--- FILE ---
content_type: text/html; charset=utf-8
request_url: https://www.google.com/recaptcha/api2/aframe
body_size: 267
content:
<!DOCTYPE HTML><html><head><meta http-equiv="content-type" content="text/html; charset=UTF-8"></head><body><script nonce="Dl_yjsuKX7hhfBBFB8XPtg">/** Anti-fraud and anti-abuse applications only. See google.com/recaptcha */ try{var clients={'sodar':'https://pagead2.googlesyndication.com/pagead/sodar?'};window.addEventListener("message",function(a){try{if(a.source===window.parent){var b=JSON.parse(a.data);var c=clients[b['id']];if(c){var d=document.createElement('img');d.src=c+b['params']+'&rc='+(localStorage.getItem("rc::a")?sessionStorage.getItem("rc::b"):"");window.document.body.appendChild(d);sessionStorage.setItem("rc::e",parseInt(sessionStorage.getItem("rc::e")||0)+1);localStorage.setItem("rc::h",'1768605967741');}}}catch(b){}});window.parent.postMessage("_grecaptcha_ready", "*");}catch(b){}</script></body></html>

━━━━━━━━━━

__DIRECTIONS__.
Reproduce the material in full. Keep it identical to the original.

__RESPONSE BELOW__.
--- FILE ---
content_type: text/html; charset=utf-8
request_url: https://www.google.com/recaptcha/api2/aframe
body_size: 267
content:
<!DOCTYPE HTML><html><head><meta http-equiv="content-type" content="text/html; charset=UTF-8"></head><body><script nonce="Dl_yjsuKX7hhfBBFB8XPtg">/** Anti-fraud and anti-abuse applications only. See google.com/recaptcha */ try{var clients={'sodar':'https://pagead2.googlesyndication.com/pagead/sodar?'};window.addEventListener("message",function(a){try{if(a.source===window.parent){var b=JSON.parse(a.data);var c=clients[b['id']];if(c){var d=document.createElement('img');d.src=c+b['params']+'&rc='+(localStorage.getItem("rc::a")?sessionStorage.getItem("rc::b"):"");window.document.body.appendChild(d);sessionStorage.setItem("rc::e",parseInt(sessionStorage.getItem("rc::e")||0)+1);localStorage.setItem("rc::h",'1768605967741');}}}catch(b){}});window.parent.postMessage("_grecaptcha_ready", "*");}catch(b){}</script></body></html>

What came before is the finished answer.